For some people, going online is already a part of their daily routines. Whenever you send e-mails, post on numerous social networking sites, sign-up for newsletters, create accounts, or shop online, you automatically share and receive information. And if you’re not too careful with your online transactions, this makes you vulnerable to identity and information theft. Fortunately, there are ways to prevent this from happening to you. Read on and find out how not to be a victim of online identity theft.
- Limit the information you share online. This is the most practical tip of all. The less information about you that can be accessed online, the less likely you’ll be a victim of identity and information theft. When signing up for something, leave out personal information that’s not related or necessary to what you’re signing up for.
- Always keep your firewall on. A firewall is part of a computer system designed to prevent unauthorized access to your computer and data while you’re using the Internet or while you’re logged on to a computer network. It acts much like a brick wall or a shield between your computer and any intruders who want access to private networks. Firewall is responsible for filtering messages and data that comes in and out when you use the Internet. Those that do not meet specific security criteria are blocked. You can adjust your computer’s security settings but do not turn off your firewall. Once it is off, your computer is vulnerable to intruders and hackers.
- Keep your anti-virus software updated. You should use reliable anti-virus software. Some are free and can be downloaded in an instant like AVG, Avira AntiVir, or Avast. Check the links below for lists of the best free downloadable anti-virus software. Most anti-virus programs automatically do updates once you’re connected to the Internet. And when there’s something wrong with your software or you need to manually update it, a prompt will warn you in time. You also have the option to use a premium edition of anti-virus software; that is if you’re willing to shell some money for it. It’s usually a package containing the beefed up anti-virus program, plus other useful extras like spyware and ad or pop-up blockers to name a few.

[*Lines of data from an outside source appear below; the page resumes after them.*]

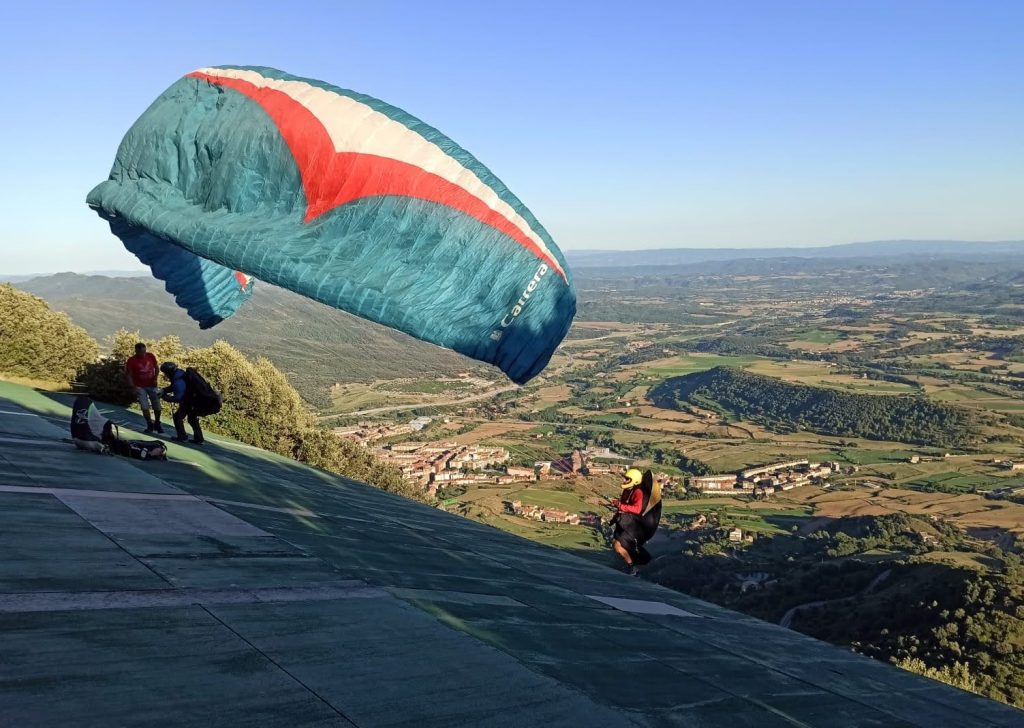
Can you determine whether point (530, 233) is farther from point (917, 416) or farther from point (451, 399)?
point (451, 399)

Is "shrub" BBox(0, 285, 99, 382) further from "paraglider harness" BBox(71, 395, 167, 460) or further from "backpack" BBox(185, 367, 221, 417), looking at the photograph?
Answer: "paraglider harness" BBox(71, 395, 167, 460)

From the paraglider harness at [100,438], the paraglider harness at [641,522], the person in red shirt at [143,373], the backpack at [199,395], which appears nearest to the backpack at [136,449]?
the paraglider harness at [100,438]

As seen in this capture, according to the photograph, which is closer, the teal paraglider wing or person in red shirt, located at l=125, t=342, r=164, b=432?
the teal paraglider wing

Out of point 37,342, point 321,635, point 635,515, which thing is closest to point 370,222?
point 635,515

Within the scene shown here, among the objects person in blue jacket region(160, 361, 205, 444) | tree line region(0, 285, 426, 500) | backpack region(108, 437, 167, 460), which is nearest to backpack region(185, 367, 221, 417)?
person in blue jacket region(160, 361, 205, 444)

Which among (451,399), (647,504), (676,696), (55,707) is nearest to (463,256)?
(647,504)

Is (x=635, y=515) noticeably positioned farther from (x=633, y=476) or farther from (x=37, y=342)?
(x=37, y=342)
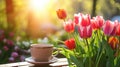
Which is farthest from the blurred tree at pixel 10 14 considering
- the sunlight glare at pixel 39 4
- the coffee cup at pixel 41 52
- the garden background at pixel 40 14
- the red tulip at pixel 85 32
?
the red tulip at pixel 85 32

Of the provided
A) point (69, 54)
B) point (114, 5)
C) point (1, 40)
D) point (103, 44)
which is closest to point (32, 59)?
point (69, 54)

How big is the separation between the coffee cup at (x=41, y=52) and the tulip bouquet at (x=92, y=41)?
0.93ft

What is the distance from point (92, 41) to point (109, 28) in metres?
0.10

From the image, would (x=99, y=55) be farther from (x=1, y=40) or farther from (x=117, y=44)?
(x=1, y=40)

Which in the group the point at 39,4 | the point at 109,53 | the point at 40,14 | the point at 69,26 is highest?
the point at 39,4

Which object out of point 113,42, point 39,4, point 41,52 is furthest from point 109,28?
point 39,4

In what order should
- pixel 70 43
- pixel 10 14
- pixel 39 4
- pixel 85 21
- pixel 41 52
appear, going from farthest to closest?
1. pixel 39 4
2. pixel 10 14
3. pixel 41 52
4. pixel 70 43
5. pixel 85 21

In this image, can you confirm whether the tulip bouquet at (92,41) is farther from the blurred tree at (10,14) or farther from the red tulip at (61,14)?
the blurred tree at (10,14)

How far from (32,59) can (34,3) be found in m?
3.32

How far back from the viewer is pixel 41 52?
5.45 feet

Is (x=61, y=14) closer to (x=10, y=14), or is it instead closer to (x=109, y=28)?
(x=109, y=28)

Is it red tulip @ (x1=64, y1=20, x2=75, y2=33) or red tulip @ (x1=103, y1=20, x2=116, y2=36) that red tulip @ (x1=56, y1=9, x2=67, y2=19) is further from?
red tulip @ (x1=103, y1=20, x2=116, y2=36)

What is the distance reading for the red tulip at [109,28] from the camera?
1.25 metres

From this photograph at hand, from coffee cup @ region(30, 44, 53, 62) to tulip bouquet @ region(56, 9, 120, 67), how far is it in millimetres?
284
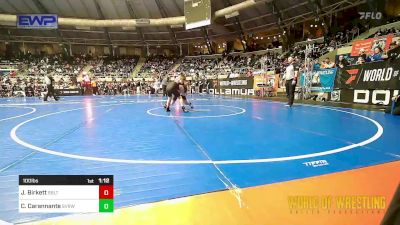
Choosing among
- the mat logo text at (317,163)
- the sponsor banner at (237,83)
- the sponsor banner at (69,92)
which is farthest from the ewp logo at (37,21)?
the mat logo text at (317,163)

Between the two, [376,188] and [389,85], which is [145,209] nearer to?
[376,188]

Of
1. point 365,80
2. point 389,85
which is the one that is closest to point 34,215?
point 389,85

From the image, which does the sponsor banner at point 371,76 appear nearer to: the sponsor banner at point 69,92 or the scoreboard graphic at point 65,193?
the scoreboard graphic at point 65,193

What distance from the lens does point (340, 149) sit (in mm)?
3850

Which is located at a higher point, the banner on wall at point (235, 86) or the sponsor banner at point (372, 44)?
the sponsor banner at point (372, 44)

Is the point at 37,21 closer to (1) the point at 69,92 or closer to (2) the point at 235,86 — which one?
(1) the point at 69,92

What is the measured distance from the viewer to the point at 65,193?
1506 millimetres

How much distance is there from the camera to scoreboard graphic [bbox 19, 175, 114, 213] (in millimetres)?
1487

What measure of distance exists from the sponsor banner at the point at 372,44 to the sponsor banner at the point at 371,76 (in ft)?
11.9

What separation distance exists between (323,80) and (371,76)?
9.59ft

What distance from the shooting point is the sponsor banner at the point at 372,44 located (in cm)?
1280

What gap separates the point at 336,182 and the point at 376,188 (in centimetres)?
33

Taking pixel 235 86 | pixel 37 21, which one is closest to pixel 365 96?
pixel 235 86

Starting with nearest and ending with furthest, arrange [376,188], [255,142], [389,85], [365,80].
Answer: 1. [376,188]
2. [255,142]
3. [389,85]
4. [365,80]
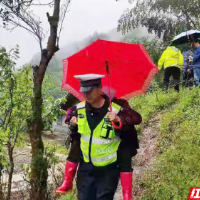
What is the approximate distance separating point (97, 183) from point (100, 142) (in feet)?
1.21

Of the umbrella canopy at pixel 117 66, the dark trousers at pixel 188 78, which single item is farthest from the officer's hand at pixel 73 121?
the dark trousers at pixel 188 78

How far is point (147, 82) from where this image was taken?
2.70 meters

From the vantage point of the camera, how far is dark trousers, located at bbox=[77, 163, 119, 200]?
2422mm

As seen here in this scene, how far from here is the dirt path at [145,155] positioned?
4.37 m

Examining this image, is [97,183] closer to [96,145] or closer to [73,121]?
[96,145]

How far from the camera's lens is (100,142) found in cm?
241

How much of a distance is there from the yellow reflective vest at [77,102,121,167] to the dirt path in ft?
6.23

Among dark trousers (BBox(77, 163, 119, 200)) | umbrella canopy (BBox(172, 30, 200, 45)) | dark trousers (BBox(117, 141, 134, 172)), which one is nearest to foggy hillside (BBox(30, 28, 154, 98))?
dark trousers (BBox(117, 141, 134, 172))

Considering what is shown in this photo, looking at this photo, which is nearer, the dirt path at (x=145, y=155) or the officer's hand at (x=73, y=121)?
the officer's hand at (x=73, y=121)

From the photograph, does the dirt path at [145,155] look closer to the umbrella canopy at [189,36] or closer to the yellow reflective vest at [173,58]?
the yellow reflective vest at [173,58]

- Do not use auto-fill. Windows has an auto fill feature that saves the information you filled out on websites like name, address, contact numbers, e-mail address, etc. It can be convenient because the next time you need to fill out something using any of this data, it would appear immediately once you type the first few characters. Do not use this feature if you’re using a public computer or sharing one with others. It’s like easily giving them the opportunity to access your files and identity.
- Disable and delete cookies. Cookies are instantly downloaded into a folder in your computer once you visit a website. These are encrypted in text format and may include a kind of ID number, login details, pages visited, domain names, even banners, graphics, and ads. Visiting one website may generate multiple cookies. The danger is that cookies contain information that can be tracked once an intruder gains access to your computer. Be selective with the websites where you enable cookies. You can open the Cookies folder and edit the contents, but this will take time. For a faster solution, use a web browser that allows for privacy settings adjustment and cookie options like Internet Explorer 6. It will help you weed out cookies coming from advertisements and annoying pop-ups.
- Shop from familiar, trusted sites. Buy only from reliable major retailers like Amazon, global shopping sites like E-bay, or honest sellers you’ve dealt with before. Use safe third-party sites such as PayPal to dispense money every time you go shopping online.
In the Internet age, almost anyone is vulnerable to identity and information theft. Be vigilant and follow these steps to prevent it from happening to you.